■ **Excerto da página**:

▼

Portugal defende na ONU fundamentos para duplicação da área marítima

13-04-2010

Portugal apresenta hoje nas Nações Unidas, em Nova Iorque, os fundamentos jurídicos, científicos e técnicos da candidatura nacional à extensão da plataforma continental que, a serem validados, permitirão duplicar a área marítima sob jurisdição portuguesa.

Os argumentos portugueses serão expostos perante a Comissão de Limites da Plataforma Continental (CLPC) das Nações Unidas pelos responsáveis da Estrutura de Missão para a Extensão de Plataforma Continental (EMEPC), chefiada por Manuel Pinto de Abreu.

A proposta portuguesa, formalizada em Maio do ano passado, alarga a área sob jurisdição das 200 milhas correspondente aos limites da actual Zona Económica Exclusiva (ZEE), para as 350 milhas (passando a área de jurisdição nacional dos actuais 1,8 milhões de quilómetros quadrados para 3,6 milhões, uma área aproximada à da União Europeia no seu conjunto).

A possibilidade de os países requererem a extensão da sua fronteira marítima para além das 200 milhas, mediante prova da existência de um “prolongamento natural do território terrestre” submarino, está prevista na Convenção das Nações Unidas sobre o Direito do Mar (CNUDM).

▲

■ **Tarefas do exercício**:
1) Resuma numa só frase o parágrafo da notícia sobre a plataforma continental que começa por "A proposta portuguesa, formalizada em Maio", mantendo os números principais.
2) Dê seguimento à notícia sobre a plataforma continental, partindo da última frase apresentada.

[Dados de origem]
▼

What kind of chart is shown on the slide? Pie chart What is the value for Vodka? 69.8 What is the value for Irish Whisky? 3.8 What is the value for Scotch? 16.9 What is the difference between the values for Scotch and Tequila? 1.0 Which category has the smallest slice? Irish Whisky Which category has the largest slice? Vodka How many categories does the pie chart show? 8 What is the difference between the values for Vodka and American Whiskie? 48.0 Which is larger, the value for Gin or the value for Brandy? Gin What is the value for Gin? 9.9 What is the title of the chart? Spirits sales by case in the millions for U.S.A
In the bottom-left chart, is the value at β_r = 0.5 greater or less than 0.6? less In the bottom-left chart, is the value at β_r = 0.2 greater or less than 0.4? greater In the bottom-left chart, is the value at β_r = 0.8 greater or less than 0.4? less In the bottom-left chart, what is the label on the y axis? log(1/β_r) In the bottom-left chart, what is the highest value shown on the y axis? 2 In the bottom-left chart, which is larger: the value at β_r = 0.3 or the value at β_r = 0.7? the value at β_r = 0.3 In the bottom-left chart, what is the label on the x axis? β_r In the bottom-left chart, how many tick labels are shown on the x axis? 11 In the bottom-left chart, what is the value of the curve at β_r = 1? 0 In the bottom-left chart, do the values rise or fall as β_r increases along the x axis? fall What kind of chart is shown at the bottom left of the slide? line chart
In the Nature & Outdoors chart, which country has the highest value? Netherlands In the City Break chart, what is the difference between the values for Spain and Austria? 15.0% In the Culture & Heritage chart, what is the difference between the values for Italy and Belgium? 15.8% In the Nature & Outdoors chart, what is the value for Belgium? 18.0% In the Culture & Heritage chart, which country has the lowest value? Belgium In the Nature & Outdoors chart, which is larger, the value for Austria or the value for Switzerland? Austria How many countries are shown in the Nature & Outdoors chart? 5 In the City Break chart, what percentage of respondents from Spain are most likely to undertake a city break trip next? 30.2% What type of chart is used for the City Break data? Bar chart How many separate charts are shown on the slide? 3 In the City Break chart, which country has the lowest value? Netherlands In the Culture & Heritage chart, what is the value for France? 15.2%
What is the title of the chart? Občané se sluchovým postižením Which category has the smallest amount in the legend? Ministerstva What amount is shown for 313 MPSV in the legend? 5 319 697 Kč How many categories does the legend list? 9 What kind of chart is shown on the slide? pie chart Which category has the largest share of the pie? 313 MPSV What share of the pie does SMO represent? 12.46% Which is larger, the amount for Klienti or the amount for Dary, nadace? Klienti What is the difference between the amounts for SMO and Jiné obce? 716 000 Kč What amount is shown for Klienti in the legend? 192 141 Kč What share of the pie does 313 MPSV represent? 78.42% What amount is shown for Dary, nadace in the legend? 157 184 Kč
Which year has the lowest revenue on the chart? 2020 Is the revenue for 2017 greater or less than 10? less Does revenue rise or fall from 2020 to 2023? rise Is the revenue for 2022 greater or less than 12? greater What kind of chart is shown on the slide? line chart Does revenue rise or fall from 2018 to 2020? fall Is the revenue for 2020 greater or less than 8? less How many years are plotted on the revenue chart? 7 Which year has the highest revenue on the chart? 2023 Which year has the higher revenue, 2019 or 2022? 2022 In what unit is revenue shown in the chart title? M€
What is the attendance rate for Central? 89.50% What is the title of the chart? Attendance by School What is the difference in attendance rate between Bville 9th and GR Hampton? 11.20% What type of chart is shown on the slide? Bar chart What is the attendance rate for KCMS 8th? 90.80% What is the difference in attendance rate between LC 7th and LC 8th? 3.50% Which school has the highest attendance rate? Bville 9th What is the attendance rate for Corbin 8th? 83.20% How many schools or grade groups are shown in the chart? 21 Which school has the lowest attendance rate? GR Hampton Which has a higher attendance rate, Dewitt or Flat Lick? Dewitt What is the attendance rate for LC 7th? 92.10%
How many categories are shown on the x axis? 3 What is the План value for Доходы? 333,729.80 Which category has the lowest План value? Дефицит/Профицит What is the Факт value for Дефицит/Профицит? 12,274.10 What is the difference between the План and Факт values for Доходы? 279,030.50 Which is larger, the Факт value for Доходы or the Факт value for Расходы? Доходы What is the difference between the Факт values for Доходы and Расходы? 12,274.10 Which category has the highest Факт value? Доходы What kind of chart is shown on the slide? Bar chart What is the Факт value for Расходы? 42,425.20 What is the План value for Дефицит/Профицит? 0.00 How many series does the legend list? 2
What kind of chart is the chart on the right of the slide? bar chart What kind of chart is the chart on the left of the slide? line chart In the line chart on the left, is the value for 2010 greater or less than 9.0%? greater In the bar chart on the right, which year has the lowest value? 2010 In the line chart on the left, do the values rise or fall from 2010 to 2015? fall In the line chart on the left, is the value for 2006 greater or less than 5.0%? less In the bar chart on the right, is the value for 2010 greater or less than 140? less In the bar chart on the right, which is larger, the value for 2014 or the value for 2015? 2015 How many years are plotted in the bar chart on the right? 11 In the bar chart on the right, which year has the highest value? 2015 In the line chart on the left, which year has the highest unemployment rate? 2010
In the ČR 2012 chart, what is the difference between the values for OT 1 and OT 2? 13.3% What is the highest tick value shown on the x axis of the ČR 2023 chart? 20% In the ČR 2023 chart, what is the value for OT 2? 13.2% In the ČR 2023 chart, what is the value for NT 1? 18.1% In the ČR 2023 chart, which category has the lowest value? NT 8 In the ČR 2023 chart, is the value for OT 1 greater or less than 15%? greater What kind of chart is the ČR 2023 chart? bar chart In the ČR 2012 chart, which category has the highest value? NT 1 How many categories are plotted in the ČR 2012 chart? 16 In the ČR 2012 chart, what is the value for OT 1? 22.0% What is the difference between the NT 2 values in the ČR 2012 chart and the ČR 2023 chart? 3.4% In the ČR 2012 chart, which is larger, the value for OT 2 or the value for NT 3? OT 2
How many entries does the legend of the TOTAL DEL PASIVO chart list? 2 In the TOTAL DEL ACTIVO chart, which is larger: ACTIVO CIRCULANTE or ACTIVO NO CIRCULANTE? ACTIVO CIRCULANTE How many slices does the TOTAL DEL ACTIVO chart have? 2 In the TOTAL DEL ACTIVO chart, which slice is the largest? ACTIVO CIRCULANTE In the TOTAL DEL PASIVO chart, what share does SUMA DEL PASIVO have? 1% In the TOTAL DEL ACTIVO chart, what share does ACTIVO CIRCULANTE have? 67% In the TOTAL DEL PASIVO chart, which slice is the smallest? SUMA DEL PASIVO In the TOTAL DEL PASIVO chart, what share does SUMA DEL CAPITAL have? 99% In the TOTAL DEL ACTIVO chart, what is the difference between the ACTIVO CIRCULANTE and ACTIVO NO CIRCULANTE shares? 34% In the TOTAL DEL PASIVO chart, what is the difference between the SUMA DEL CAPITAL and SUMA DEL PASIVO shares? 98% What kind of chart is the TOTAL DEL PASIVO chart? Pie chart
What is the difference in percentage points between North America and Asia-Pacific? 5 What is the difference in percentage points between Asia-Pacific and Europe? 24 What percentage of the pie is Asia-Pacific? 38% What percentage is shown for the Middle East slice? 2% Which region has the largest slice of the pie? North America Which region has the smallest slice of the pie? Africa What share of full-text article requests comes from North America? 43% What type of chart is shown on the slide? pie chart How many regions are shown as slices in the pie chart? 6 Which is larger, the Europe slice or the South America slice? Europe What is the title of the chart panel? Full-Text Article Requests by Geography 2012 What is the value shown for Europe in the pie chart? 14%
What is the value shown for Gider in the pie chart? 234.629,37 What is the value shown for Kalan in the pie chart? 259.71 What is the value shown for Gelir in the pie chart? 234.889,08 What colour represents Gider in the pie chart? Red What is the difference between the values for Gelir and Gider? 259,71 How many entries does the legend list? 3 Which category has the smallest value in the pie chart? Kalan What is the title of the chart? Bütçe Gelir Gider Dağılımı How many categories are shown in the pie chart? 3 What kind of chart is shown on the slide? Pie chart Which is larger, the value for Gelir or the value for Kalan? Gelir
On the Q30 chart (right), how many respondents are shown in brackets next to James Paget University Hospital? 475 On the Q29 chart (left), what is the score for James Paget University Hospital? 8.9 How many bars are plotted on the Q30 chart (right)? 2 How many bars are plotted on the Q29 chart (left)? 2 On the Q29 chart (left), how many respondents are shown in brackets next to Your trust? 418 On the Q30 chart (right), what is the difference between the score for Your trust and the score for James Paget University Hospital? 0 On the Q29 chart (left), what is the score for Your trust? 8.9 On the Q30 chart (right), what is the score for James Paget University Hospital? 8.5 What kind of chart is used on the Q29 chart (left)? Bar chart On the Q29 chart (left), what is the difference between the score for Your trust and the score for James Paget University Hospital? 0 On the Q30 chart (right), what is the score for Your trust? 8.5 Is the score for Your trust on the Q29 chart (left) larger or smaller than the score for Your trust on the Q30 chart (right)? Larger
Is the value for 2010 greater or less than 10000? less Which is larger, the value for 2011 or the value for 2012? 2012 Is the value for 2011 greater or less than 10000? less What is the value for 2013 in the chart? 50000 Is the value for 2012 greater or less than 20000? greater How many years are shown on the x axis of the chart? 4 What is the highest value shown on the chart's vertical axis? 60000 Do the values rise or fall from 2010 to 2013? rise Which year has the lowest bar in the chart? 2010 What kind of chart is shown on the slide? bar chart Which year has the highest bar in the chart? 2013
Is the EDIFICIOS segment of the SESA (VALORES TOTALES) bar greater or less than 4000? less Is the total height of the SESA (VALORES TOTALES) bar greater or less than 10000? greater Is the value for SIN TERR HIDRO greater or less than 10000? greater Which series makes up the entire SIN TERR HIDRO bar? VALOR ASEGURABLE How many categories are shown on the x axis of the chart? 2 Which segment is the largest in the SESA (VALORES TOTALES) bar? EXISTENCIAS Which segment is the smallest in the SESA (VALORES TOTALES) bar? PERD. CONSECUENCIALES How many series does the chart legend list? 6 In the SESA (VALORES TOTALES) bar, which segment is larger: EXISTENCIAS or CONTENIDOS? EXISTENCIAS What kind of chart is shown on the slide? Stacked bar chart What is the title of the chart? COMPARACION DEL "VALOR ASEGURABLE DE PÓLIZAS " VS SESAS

▲

■ **Tarefas resolvidas**:
1) A proposta portuguesa, formalizada em maio do ano passado, estende a jurisdição das 200 milhas da atual ZEE para 350 milhas, o que faz a área nacional passar de 1,8 para 3,6 milhões de quilómetros quadrados, uma área próxima da de toda a União Europeia.

2)
Em declarações à agência Lusa, o secretário de Estado da Defesa Nacional e dos Assuntos do Mar, Marcos Perestrello, considerou este um projecto “de grande relevância” nacional que pode tornar-se “um factor fundamental de desenvolvimento” do país.

No leito e subsolo da plataforma continental estendida foram já identificados “vários e extensos” depósitos passíveis de conter hidrocarbonetos como petróleo e gás natural, bem como diversos metais e “um sem número de minerais e de recursos vivos com diferentes utilizações industriais”, como apontou o responsável pela EMEPC.

Após a submissão dos fundamentos técnicos à Comissão de Limites da Plataforma Continental (CLPC) das Nações Unidas, actualmente presidida pelo brasileiro Alexandre Tagore Albuquerque, a proposta portuguesa será objecto de uma “avaliação técnica e de profundidade” por uma subcomissão emanada da CPLC.